Os verdadeiros brasilienses: da arara ao pirá-brasília
Neste aniversário de 66 anos, o olhar sobre a fauna local se amplia. Embora animais carismáticos como o lobo-guará, a arara-canindé e a seriema sejam facilmente reconhecidos e celebrados como símbolos da paisagem candanga, o professor Guarino Colli alerta que a verdadeira riqueza de Brasília reside nos detalhes.
“O Distrito Federal abriga uma enorme diversidade de espécies menores, como pequenos peixes de riachos, anfíbios e répteis”, explica o especialista.
Ele cita o exemplo do pirá-brasília e de calangos como o Enyalius capetinga, que têm distribuição restrita e dependem diretamente da preservação de veredas e matas de galeria para sobreviver. Esses organismos, embora discretos, são peças fundamentais para manter os processos ecológicos que garantem, por exemplo, a qualidade da água que consumimos.

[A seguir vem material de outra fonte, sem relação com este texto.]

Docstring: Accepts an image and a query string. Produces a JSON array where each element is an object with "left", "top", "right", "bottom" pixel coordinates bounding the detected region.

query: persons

Os perigos da “selva de pedra”
A urbanização acelerada da capital traz desafios complexos. Segundo Colli, o fato de a cidade estar dentro do bioma significa que a expansão urbana atinge diretamente o coração do hábitat dessas espécies.
A fragmentação das áreas verdes e a expansão da malha viária transformam rodovias em armadilhas fatais.
Para mamíferos de grande porte, como a onça-parda e a anta, o isolamento de populações é um problema central. “A perda de conectividade entre as áreas naturais impede que esses animais circulem e se reproduzam com segurança”, afirma o professor. Além disso, ele destaca um perigo muitas vezes ignorado: a presença de cães soltos em áreas de preservação, que servem como ponte para doenças letais, como cinomose e parvovirose, devastando canídeos silvestres.
Curiosidades: a inteligência da natureza local
A fauna brasiliense guarda comportamentos fascinantes que poucos conhecem. O lobo-guará, por exemplo, atua como um “jardineiro” do Cerrado, consumindo frutos e dispersando sementes por onde passa. Já a Anfisbena, ou cobra-de-duas-cabeças, é um réptil perfeitamente adaptado à vida subterrânea que usa uma tática de distração inteligente: ao ser ameaçada, ergue a cauda arredondada para confundir predadores sobre onde está sua cabeça real.

Outro personagem curioso são as formigas-feiticeiras. “Apesar do nome, são vespas onde as fêmeas não têm asas e lembram formigas”, revela Colli. Elas desempenham um papel crucial no controle biológico, invadindo ninhos de outras abelhas e vespas para garantir o desenvolvimento de suas larvas.

Um presente para o futuro de Brasília
Para que a capital complete outros 66 anos com sua fauna preservada, o professor da UnB é enfático: a conservação depende da conscientização coletiva. Ele reforça que a população nunca deve tentar capturar ou alimentar animais silvestres, pois isso altera seu comportamento natural e saúde.
“Dirigir com atenção em áreas próximas a parques e manter cães e gatos sob controle são medidas fundamentais”, orienta.
Valorizar a ideia de que conservar Brasília é, intrinsecamente, conservar o Cerrado que ainda resta dentro e ao redor da cidade é o melhor presente que a população pode oferecer à sua casa e aos seus vizinhos de quatro patas, penas ou escamas.